Every section in the architecture guide is marked with its maturity level: Included (schemas and templates in the repo), Production (validated through daily use), or Pattern Reference (architecture documented, code not shipped).

The Stack

This runs on surprisingly little:

Claude Code CLI as the AI runtime (currently $100 max plan)
Supabase (Postgres + pgvector) as the persistence layer
Ollama for local embedding generation (no API costs for vectorization)
macOS launchd for scheduling autonomous jobs

Total infrastructure cost: about $300/month. No custom servers, no Docker, no Kubernetes.

Patterns Worth Stealing

Even if you don't adopt the full framework, some of these patterns stand alone:

Signal tracing over pattern naming. Logging "not-listening" as a pattern teaches the agent nothing. Logging the specific signal it misread teaches it to read differently next time.

Hybrid memory loading. Pure importance-based recall misses contextually relevant memories. Pure similarity-based recall misses critical background. Query both, deduplicate, get the best of each.

Atomic task claiming. When multiple processes might pick up the same task, use Postgres RPCs for atomic claiming. If the UPDATE returns no rows, someone else got it. Move on.

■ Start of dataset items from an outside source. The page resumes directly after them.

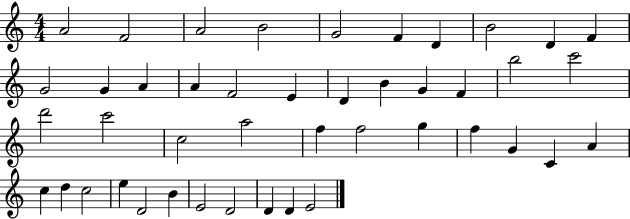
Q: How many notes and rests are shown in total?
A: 44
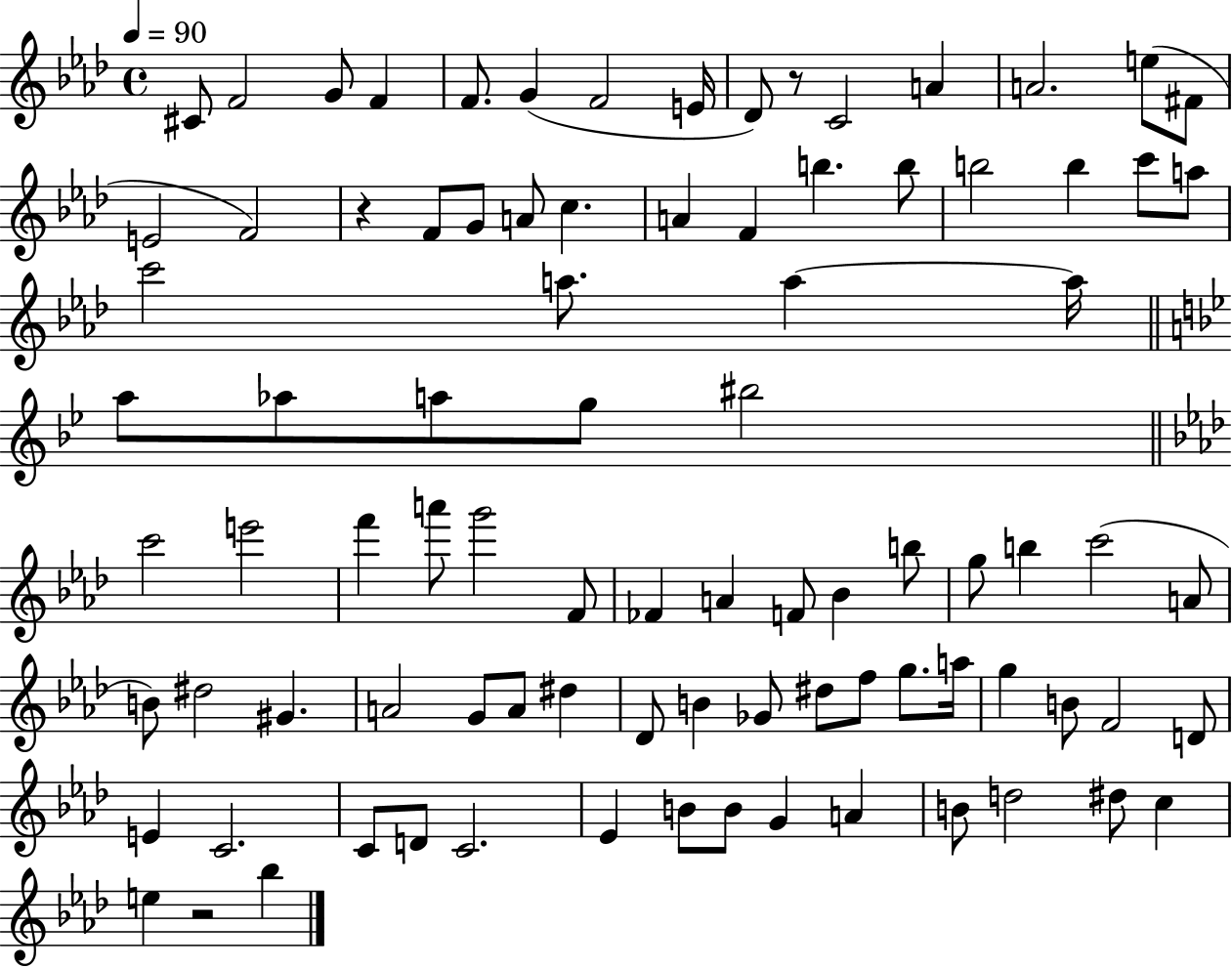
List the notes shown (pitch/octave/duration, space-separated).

C#4/e F4/h G4/e F4/q F4/e. G4/q F4/h E4/s Db4/e R/e C4/h A4/q A4/h. E5/e F#4/e E4/h F4/h R/q F4/e G4/e A4/e C5/q. A4/q F4/q B5/q. B5/e B5/h B5/q C6/e A5/e C6/h A5/e. A5/q A5/s A5/e Ab5/e A5/e G5/e BIS5/h C6/h E6/h F6/q A6/e G6/h F4/e FES4/q A4/q F4/e Bb4/q B5/e G5/e B5/q C6/h A4/e B4/e D#5/h G#4/q. A4/h G4/e A4/e D#5/q Db4/e B4/q Gb4/e D#5/e F5/e G5/e. A5/s G5/q B4/e F4/h D4/e E4/q C4/h. C4/e D4/e C4/h. Eb4/q B4/e B4/e G4/q A4/q B4/e D5/h D#5/e C5/q E5/q R/h Bb5/q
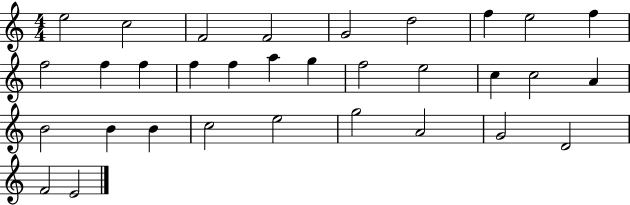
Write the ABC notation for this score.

X:1
T:Untitled
M:4/4
L:1/4
K:C
e2 c2 F2 F2 G2 d2 f e2 f f2 f f f f a g f2 e2 c c2 A B2 B B c2 e2 g2 A2 G2 D2 F2 E2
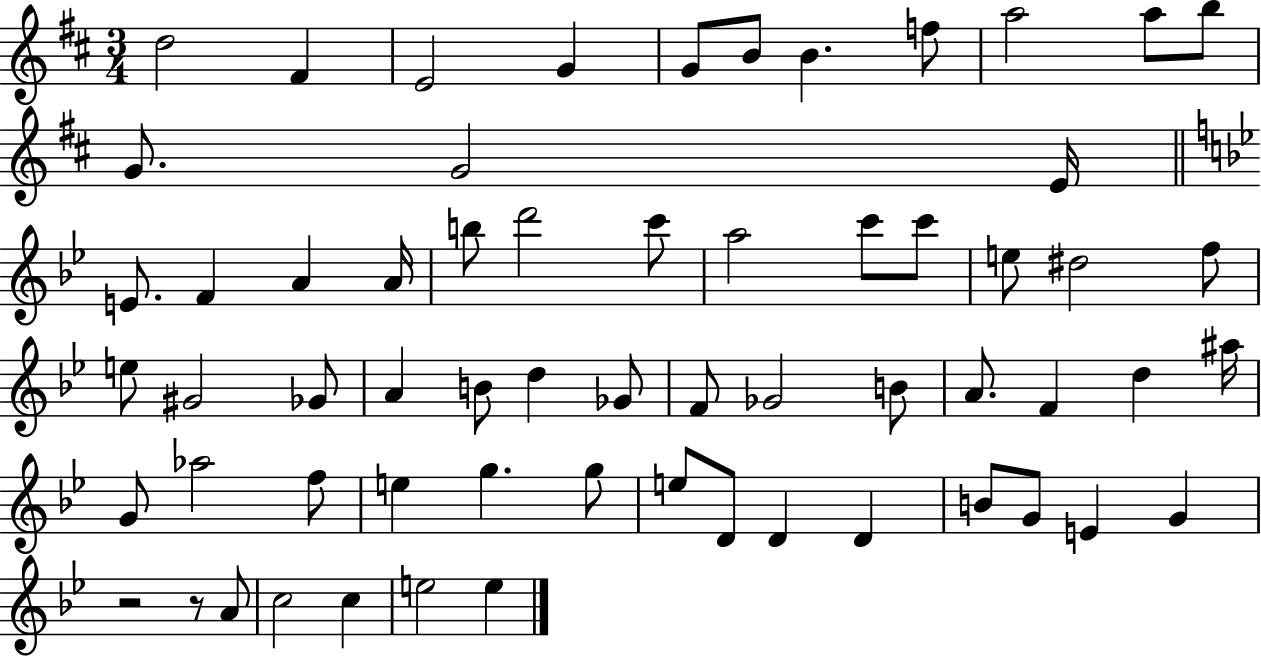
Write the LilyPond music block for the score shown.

{
  \clef treble
  \numericTimeSignature
  \time 3/4
  \key d \major
  d''2 fis'4 | e'2 g'4 | g'8 b'8 b'4. f''8 | a''2 a''8 b''8 | \break g'8. g'2 e'16 | \bar "||" \break \key bes \major e'8. f'4 a'4 a'16 | b''8 d'''2 c'''8 | a''2 c'''8 c'''8 | e''8 dis''2 f''8 | \break e''8 gis'2 ges'8 | a'4 b'8 d''4 ges'8 | f'8 ges'2 b'8 | a'8. f'4 d''4 ais''16 | \break g'8 aes''2 f''8 | e''4 g''4. g''8 | e''8 d'8 d'4 d'4 | b'8 g'8 e'4 g'4 | \break r2 r8 a'8 | c''2 c''4 | e''2 e''4 | \bar "|."
}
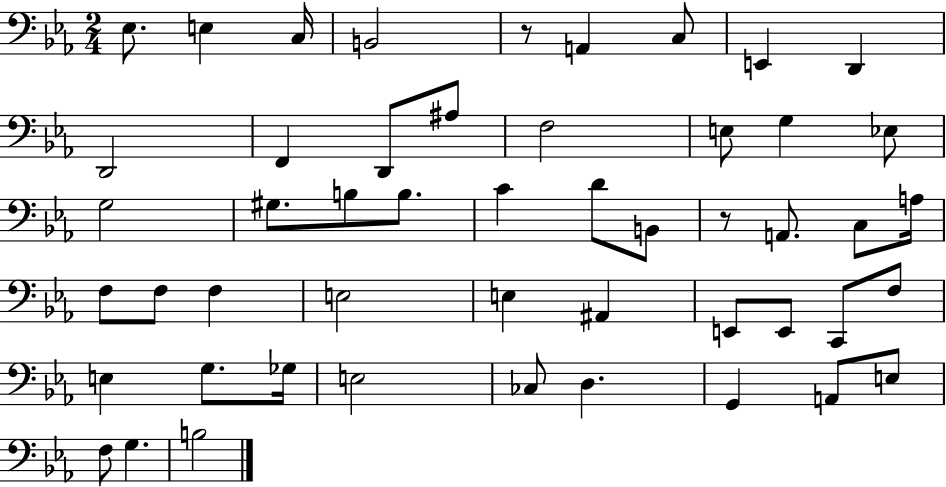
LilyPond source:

{
  \clef bass
  \numericTimeSignature
  \time 2/4
  \key ees \major
  ees8. e4 c16 | b,2 | r8 a,4 c8 | e,4 d,4 | \break d,2 | f,4 d,8 ais8 | f2 | e8 g4 ees8 | \break g2 | gis8. b8 b8. | c'4 d'8 b,8 | r8 a,8. c8 a16 | \break f8 f8 f4 | e2 | e4 ais,4 | e,8 e,8 c,8 f8 | \break e4 g8. ges16 | e2 | ces8 d4. | g,4 a,8 e8 | \break f8 g4. | b2 | \bar "|."
}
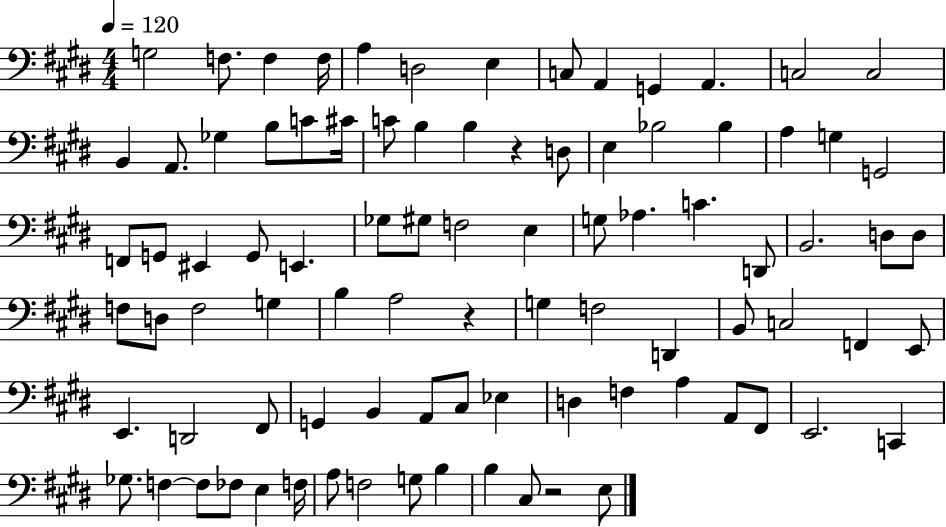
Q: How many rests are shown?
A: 3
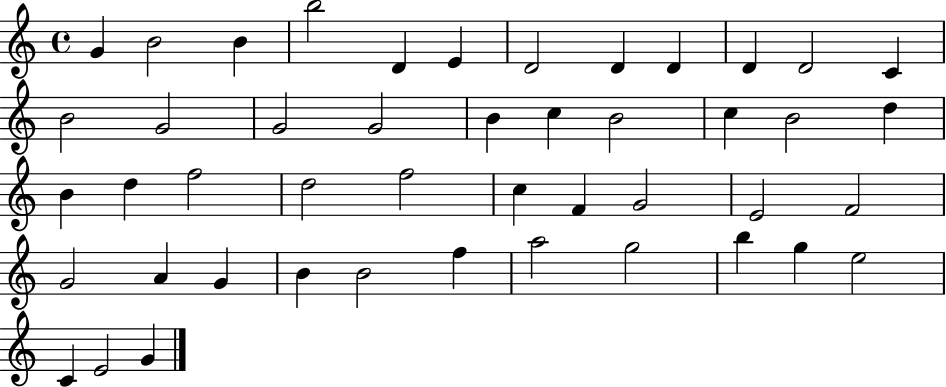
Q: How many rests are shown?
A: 0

Session persistence. Full boot on the first interaction of the day, --resume after. Cuts token usage by about 80%.

Circuit breakers. Three consecutive failures on any autonomous job disables it and alerts the operator. Prevents runaway API costs.

Learning enforcement hooks. Tiered reminders that escalate as sessions get longer. Gentle at 8 interactions, insistent at 30, mandatory when session-closing phrases are detected. Prevents sessions from ending without capturing what was learned.

Why Open Source This

I built this because I needed it. I'm open-sourcing it because the patterns are more valuable when other people stress-test them.

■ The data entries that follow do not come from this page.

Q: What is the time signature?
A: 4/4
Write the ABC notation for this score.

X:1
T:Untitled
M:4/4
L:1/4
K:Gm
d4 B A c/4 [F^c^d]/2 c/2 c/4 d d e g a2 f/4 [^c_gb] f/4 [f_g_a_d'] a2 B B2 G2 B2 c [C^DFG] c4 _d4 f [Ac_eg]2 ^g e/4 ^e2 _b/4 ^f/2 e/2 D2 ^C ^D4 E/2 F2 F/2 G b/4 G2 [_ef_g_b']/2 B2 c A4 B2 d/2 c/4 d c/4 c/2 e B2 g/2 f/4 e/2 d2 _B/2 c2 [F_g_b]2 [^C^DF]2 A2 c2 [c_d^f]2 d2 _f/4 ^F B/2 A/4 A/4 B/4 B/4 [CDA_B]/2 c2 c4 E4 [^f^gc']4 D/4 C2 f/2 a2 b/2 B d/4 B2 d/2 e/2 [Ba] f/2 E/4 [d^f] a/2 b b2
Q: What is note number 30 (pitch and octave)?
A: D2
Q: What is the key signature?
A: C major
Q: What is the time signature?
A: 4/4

The agent architecture space is full of theoretical frameworks and proof-of-concept demos. What's missing is documentation from someone who actually runs a persistent agent in daily production and has the mistake logs to prove it.

That's what this is. Not theory. Not a demo. A reference architecture built from real operational experience, with the scars to show for it.

Get Started

The repo is at github.com/T33R0/persistent-agent-framework.

Start with the README for the quick overview, then read ARCHITECTURE.md for the deep dive. The templates/ directory has everything you need to define your agent's identity. The migrations/ directory has one-command Supabase setup.

If you build on this, I want to hear about it. If you find a better pattern, I want to learn from it.

Built on Claude Code, Supabase, and a lot of logged mistakes.